> [SOURCE EXTRACT]:
# Paragon Screen from J&M Designs Loose Fitting



## namder (Sep 20, 2006)

I purchased the Silverscreens from J&M Designs after much research on this and other forums. I am however disappointed that they are quite loose fitting along the base of the door windows. I contacted the manufacturers who were very helpful and asked me to send photos of the fitted screens. Their response was that there seemed to have been a problem with the sewing of the envelope and sent a replacement with a prepaid bag for return of the first one. They stated that they had pre-fitted the second one to an Autotrail (larger internal blind cassette) to test before despatching to me and it fitted fine. However when fitted to my van the fitting was the same as the first.

The people at J&M Designs couldn't have been more helpful. I have studied the fitting video, fitted the velcro pads under the mirror brackets and can't believe I've fitted the screens incorrectly. I can only think that I'm being too fussy and my screens are fitting as intended. A strong breeze in the right direction will however lift the cover at the base of the door allowing cold air to the door windows. I've considered whether my door seals are not closing tightly to hold the envelopes but it's the same on both doors and the van is quite new-2010. The envelope material is not held firmly by the door seals, should it?

I attach a photo of the problem and hope someone can check theirs and enlighten me.


----------



## nidge1 (Jul 26, 2009)

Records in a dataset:
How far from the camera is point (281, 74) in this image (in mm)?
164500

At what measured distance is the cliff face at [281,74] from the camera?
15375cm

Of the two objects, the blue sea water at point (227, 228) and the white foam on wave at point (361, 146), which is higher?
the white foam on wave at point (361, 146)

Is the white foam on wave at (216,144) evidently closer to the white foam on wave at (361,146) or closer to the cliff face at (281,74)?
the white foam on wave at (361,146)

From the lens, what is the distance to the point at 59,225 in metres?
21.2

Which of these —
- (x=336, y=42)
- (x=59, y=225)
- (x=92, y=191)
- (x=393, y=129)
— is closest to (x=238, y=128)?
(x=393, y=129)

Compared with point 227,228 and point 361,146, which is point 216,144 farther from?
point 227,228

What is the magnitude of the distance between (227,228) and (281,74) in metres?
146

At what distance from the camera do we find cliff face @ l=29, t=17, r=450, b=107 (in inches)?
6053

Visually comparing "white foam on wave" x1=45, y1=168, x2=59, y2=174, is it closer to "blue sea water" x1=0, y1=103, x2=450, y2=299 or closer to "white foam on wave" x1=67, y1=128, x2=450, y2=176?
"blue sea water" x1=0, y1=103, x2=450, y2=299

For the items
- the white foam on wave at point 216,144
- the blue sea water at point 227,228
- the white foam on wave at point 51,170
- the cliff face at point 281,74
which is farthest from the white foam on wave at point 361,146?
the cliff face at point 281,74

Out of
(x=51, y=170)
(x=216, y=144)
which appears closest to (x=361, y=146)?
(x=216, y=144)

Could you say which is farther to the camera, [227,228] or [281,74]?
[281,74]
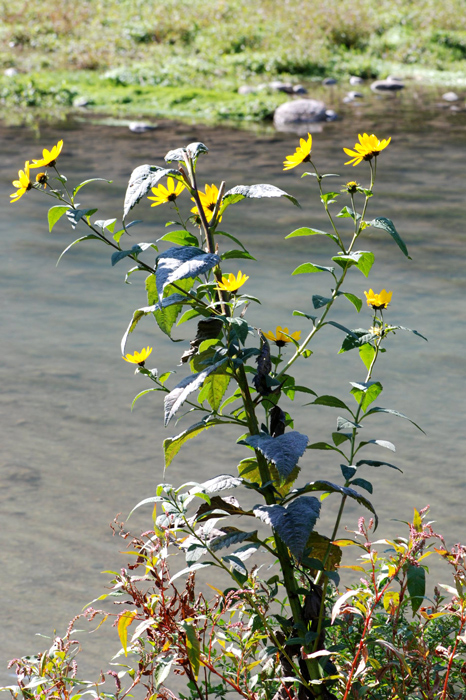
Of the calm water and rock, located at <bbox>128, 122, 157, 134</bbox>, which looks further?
rock, located at <bbox>128, 122, 157, 134</bbox>

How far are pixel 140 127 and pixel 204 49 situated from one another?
658cm

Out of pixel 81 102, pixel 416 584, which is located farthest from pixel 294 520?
pixel 81 102

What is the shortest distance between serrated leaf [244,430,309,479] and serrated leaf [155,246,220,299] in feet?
1.08

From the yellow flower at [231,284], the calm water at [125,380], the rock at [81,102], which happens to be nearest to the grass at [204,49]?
the rock at [81,102]

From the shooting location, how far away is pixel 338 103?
13.5 meters

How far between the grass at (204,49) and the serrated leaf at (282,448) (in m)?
11.2

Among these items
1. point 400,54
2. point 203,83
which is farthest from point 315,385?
point 400,54

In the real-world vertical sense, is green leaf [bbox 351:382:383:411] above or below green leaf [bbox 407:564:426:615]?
above

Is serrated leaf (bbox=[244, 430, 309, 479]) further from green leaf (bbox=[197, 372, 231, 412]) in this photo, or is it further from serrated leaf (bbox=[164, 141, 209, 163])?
serrated leaf (bbox=[164, 141, 209, 163])

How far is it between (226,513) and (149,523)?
4.83 ft

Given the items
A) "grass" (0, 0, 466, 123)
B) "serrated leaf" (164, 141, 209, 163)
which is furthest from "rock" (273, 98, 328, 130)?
"serrated leaf" (164, 141, 209, 163)

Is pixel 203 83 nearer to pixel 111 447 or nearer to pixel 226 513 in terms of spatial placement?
pixel 111 447

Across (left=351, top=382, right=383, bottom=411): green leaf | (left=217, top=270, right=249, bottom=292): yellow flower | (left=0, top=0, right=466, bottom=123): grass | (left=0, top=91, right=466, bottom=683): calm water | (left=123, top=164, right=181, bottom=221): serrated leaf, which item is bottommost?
(left=0, top=91, right=466, bottom=683): calm water

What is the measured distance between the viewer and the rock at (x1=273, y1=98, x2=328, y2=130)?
11859 mm
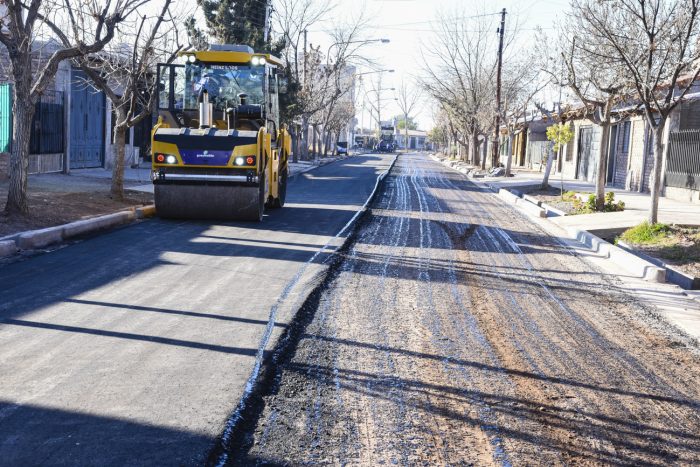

> [PROBLEM SET]:
(A) Answer these questions from the forum thread about the loose screens:
(i) To what vehicle did the manufacturer pre-fit the second screen before sending it?
(ii) Where did the poster fit the velcro pads?
(iii) What did the manufacturer say had gone wrong with the first screen?
(B) In the listing, rename "yellow flower" to "yellow blossom" in the lines starting with the line with "Across (left=351, top=382, right=383, bottom=411): green" and going on through the end of the listing, changing nothing else. Return only those lines, without the pictures.
The forum thread and the listing were taken from separate sources.

> [WORKED SOLUTIONS]:
(A)
(i) An Autotrail.
(ii) Under the mirror brackets.
(iii) There seemed to have been a problem with the sewing of the envelope.

(B)
Across (left=351, top=382, right=383, bottom=411): green leaf | (left=217, top=270, right=249, bottom=292): yellow blossom | (left=0, top=0, right=466, bottom=123): grass | (left=0, top=91, right=466, bottom=683): calm water | (left=123, top=164, right=181, bottom=221): serrated leaf, which item is bottommost?
(left=0, top=91, right=466, bottom=683): calm water

What is the measured distance between the viewer and the rock at (x1=273, y1=98, x2=328, y2=130)?
11859 mm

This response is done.